Apple, Microsoft, Meta and Google have all recently released new AI models with fewer “parameters” — the number of variables used to train an AI system and shape its output — but still with powerful capabilities.

The moves are an effort by technology groups to encourage the adoption of AI by businesses who have concerns about the costs and computing power needed to run large language models, the type of technology underpinning popular chatbots such as OpenAI’s ChatGPT.

Generally, the higher the number of parameters, the better the AI software’s performance and the more complex and nuanced its tasks can be. OpenAI’s latest model GPT-4o, announced this week and Google’s Gemini 1.5 Pro, are estimated to have more than 1tn parameters. Meta is training a 400bn-parameter version of its open-source Llama model.

As well as struggling to convince some enterprise customers to pay the large sums needed to run generative AI products, there are also concerns over data and copyright liability holding back adoption.

That has led tech groups like Meta and Google to pitch small language models with just a few billion parameters as cheaper, energy-efficient, customisable alternatives that require less power to train and run, which can also ringfence sensitive data.

“By having this much quality at a lower cost point, you actually enable so many more applications for customers to go in and do things that prohibitively there wasn’t enough return on that investment for them to justify really doing it,” said Eric Boyd, corporate vice-president of Microsoft’s Azure AI Platform, which sells AI models to businesses.

Google, Meta, Microsoft and French start-up Mistral have also released small language models that show advancing capabilities and can be better focused on specific applications.

Nick Clegg, Meta’s president of global affairs, said Llama 3’s new 8bn parameter model was comparable to GPT-4. “I think on pretty much every measurement you could think of, you see superior performance,” he said. Microsoft said its Phi-3-small model, with 7bn parameters, outperformed GPT-3.5, an earlier version of OpenAI’s model.

The small models can process tasks locally on a device, rather than send information to the cloud, which could appeal to privacy-conscious customers who want to ensure information is kept within internal networks.

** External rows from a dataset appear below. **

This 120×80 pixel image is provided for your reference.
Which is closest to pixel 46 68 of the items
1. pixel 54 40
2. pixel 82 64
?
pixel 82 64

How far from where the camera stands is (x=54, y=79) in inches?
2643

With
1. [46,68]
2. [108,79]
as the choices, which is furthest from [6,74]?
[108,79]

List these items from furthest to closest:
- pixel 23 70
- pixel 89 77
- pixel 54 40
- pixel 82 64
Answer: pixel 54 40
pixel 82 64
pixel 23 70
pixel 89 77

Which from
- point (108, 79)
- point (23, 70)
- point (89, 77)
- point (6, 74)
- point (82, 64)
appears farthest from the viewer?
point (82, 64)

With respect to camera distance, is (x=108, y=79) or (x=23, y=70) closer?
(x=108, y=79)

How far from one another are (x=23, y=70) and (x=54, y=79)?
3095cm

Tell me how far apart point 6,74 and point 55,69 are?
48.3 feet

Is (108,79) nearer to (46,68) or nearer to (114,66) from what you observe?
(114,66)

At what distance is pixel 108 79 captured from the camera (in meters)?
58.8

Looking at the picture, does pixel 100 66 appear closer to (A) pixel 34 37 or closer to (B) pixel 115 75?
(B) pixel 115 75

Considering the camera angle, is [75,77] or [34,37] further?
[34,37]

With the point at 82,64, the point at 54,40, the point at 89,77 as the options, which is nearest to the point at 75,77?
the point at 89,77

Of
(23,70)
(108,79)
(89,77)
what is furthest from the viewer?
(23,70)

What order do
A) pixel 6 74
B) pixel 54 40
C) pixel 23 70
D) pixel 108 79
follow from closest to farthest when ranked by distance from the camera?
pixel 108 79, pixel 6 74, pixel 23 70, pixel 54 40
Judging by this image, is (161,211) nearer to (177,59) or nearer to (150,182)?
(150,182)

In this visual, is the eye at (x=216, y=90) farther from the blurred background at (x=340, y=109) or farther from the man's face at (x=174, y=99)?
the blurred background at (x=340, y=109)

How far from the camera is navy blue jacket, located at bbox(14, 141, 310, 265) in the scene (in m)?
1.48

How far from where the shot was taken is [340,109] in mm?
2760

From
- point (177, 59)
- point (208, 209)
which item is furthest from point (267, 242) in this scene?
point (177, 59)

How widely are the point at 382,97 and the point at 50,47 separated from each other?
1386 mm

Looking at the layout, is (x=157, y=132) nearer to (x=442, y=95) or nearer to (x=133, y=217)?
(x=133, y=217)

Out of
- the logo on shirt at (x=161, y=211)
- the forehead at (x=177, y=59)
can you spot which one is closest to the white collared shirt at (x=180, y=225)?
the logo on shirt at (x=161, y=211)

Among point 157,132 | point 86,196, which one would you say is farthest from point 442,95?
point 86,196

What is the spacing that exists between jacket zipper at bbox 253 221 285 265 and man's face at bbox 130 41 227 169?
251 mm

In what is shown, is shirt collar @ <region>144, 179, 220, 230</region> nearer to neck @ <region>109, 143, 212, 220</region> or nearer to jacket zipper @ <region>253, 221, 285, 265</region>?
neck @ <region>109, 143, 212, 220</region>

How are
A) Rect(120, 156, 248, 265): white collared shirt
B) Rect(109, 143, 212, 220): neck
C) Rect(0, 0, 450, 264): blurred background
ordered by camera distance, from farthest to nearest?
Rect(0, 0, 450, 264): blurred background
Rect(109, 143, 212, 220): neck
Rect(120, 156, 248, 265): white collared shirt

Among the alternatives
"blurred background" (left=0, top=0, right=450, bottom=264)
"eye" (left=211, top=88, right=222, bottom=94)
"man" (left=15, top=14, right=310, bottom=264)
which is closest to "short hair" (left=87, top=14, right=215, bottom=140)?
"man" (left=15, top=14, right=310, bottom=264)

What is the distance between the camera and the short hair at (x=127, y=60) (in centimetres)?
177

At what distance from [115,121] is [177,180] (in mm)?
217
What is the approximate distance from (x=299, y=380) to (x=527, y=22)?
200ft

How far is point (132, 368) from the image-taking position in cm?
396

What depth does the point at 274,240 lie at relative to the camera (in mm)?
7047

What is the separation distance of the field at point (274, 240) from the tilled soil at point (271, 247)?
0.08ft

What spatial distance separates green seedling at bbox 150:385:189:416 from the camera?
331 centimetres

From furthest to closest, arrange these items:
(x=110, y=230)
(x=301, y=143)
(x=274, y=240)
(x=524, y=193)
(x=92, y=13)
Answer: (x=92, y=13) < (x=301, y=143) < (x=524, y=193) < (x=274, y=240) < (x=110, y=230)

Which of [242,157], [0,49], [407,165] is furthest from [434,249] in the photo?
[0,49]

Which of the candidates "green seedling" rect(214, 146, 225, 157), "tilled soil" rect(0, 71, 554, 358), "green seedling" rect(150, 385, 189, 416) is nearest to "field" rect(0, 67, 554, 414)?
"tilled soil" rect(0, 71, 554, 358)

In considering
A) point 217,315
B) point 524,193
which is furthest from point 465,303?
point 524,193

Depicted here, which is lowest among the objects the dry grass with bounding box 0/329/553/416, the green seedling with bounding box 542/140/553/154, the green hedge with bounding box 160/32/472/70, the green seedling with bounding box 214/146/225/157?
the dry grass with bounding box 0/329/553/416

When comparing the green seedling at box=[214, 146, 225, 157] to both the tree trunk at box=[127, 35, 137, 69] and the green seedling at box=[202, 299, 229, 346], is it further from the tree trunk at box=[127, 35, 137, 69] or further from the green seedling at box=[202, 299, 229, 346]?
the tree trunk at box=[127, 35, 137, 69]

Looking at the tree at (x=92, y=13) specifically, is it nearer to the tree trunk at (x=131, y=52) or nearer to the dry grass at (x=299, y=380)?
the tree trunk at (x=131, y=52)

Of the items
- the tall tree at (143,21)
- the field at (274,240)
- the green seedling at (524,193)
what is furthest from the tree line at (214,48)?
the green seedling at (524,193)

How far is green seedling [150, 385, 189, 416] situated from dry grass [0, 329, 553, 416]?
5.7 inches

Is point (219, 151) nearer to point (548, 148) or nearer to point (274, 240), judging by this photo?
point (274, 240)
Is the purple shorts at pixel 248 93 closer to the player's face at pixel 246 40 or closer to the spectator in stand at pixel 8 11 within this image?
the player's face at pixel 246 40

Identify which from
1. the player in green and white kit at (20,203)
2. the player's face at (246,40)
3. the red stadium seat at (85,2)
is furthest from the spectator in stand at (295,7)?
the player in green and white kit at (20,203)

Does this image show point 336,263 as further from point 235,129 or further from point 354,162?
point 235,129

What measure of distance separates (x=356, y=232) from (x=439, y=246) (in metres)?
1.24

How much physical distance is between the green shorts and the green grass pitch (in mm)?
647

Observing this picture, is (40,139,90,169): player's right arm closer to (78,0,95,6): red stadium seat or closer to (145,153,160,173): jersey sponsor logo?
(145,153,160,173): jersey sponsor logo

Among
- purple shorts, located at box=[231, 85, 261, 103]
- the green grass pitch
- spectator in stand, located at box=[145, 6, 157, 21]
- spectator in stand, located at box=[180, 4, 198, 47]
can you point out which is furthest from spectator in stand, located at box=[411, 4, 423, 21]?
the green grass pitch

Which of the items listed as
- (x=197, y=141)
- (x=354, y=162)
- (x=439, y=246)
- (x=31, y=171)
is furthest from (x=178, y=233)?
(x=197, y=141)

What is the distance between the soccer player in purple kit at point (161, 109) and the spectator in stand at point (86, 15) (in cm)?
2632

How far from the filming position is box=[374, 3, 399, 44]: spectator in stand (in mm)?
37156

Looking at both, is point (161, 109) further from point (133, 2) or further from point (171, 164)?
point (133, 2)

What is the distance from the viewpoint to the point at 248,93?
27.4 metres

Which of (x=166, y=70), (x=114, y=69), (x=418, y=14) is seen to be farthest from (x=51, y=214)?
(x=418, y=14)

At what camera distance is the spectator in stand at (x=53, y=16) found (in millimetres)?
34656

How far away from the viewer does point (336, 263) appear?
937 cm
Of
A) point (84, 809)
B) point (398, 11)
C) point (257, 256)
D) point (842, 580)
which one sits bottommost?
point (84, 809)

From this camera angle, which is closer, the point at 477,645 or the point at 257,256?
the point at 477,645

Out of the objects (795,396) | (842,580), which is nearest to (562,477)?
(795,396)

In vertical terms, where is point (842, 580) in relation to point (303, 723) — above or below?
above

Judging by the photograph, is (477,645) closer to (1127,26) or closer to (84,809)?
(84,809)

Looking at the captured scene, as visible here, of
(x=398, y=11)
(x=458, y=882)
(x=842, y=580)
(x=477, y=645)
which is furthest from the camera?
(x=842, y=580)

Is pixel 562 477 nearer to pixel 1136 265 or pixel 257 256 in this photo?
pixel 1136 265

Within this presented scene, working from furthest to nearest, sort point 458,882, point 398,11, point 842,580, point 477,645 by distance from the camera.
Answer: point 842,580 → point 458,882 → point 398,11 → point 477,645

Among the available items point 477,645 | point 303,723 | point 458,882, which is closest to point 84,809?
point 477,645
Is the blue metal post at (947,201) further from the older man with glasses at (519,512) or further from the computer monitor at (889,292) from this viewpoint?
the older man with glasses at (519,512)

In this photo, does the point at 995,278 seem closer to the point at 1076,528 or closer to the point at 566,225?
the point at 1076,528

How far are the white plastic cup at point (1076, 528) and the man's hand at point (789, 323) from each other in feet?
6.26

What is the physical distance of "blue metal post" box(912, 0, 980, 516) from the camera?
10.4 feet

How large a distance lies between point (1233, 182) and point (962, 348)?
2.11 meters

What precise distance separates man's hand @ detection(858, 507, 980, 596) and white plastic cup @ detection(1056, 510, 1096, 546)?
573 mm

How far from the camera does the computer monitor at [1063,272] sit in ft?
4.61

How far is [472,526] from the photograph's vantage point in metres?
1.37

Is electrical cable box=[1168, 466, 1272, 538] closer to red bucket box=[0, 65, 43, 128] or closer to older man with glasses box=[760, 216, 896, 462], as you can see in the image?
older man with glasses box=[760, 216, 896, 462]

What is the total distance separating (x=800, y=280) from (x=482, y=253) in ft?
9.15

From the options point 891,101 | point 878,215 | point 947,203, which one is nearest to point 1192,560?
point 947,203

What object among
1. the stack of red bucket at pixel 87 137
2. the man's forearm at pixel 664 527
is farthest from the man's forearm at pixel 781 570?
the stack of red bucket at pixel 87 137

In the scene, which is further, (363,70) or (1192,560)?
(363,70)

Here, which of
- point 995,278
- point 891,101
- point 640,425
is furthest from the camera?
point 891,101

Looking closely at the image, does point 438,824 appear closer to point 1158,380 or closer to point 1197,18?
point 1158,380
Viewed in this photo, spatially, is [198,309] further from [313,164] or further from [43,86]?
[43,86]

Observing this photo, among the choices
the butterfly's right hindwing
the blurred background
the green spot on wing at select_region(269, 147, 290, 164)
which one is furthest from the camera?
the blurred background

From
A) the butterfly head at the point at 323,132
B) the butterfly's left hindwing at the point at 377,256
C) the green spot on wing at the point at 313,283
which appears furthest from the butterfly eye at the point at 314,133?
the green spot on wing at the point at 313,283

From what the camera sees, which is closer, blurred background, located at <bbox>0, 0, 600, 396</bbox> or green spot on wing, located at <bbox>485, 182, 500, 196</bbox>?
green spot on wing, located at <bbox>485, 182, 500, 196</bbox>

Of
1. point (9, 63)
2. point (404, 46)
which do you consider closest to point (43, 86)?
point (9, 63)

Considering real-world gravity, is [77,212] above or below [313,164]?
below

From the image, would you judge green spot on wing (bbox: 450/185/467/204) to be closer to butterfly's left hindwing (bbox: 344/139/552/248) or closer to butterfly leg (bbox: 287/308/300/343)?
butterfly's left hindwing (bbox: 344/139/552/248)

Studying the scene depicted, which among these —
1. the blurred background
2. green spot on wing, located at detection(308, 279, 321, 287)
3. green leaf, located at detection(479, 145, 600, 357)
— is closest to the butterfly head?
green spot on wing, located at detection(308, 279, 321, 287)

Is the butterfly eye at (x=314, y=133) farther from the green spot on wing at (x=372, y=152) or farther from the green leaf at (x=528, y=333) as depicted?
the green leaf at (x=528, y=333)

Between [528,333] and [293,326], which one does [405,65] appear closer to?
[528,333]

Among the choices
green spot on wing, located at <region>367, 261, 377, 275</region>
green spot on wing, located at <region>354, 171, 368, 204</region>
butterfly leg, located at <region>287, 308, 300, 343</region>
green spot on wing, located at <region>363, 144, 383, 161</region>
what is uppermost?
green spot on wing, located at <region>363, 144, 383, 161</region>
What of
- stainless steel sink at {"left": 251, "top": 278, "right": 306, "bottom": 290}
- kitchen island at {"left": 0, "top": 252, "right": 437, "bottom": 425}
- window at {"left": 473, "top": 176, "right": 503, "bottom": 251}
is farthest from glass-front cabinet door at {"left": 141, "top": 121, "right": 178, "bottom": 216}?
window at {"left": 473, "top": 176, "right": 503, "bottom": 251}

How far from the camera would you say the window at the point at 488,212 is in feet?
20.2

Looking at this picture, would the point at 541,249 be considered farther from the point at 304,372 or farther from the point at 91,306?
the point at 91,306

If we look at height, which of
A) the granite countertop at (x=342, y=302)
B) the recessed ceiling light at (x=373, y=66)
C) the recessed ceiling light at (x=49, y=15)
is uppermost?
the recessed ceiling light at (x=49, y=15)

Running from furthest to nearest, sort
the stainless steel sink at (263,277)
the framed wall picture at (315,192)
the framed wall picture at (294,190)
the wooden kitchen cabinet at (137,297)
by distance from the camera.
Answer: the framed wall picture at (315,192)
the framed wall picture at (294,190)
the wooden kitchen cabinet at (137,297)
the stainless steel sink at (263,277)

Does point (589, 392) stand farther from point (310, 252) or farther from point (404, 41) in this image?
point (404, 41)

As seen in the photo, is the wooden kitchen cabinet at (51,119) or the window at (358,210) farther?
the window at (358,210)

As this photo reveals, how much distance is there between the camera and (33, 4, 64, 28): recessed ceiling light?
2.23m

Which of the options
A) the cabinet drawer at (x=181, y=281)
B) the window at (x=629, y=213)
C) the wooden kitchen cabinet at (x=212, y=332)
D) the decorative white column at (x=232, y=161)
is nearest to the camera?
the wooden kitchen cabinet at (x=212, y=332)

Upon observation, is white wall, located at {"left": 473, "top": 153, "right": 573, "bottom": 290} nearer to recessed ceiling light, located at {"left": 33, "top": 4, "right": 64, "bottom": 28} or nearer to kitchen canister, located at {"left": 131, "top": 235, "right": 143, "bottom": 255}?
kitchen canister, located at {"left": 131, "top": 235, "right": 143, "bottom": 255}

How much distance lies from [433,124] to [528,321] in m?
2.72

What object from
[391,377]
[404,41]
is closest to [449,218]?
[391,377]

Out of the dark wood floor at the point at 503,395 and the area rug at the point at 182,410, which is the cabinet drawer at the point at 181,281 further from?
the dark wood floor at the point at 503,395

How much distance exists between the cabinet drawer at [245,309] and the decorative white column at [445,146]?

Charlotte Marshall, a managing associate Addleshaw Goddard, a law firm which advises banks, said that “one of the challenges I think a lot of our clients have had” in adopting generative AI products was adhering to regulatory requirements over handling and transferring data. She said smaller models provided “an opportunity for businesses to overcome” legal and cost concerns.

Smaller models also allow AI features to run on devices such as mobile phones. Google’s “Gemini Nano” model is embedded inside its latest Pixel phone and Samsung’s latest S24 smartphone.

Apple has hinted that it is also developing AI models to run on its bestselling iPhone. Last month, the Silicon Valley giant released its OpenELM model, a small model which is designed to perform text-based tasks.

Microsoft’s Boyd said smaller models would lead to “interesting applications, all the way down into phones and into laptops”.

OpenAI chief Sam Altman said in November that the San Francisco-based start-up offered different-sized AI models to customers that “serve separate purposes”, and it would continue to build and sell these options.

“There are some things where smaller models will work really well,” he added. “I’m excited for that.”

However, Altman added OpenAI would remain focused on building larger AI models with scaled-up capabilities, including the ability to reason, plan and execute tasks and eventually achieve human-level intelligence.

“There are a lot of times where I think people just want the best model,” he said. “I think that’s what people mostly want.”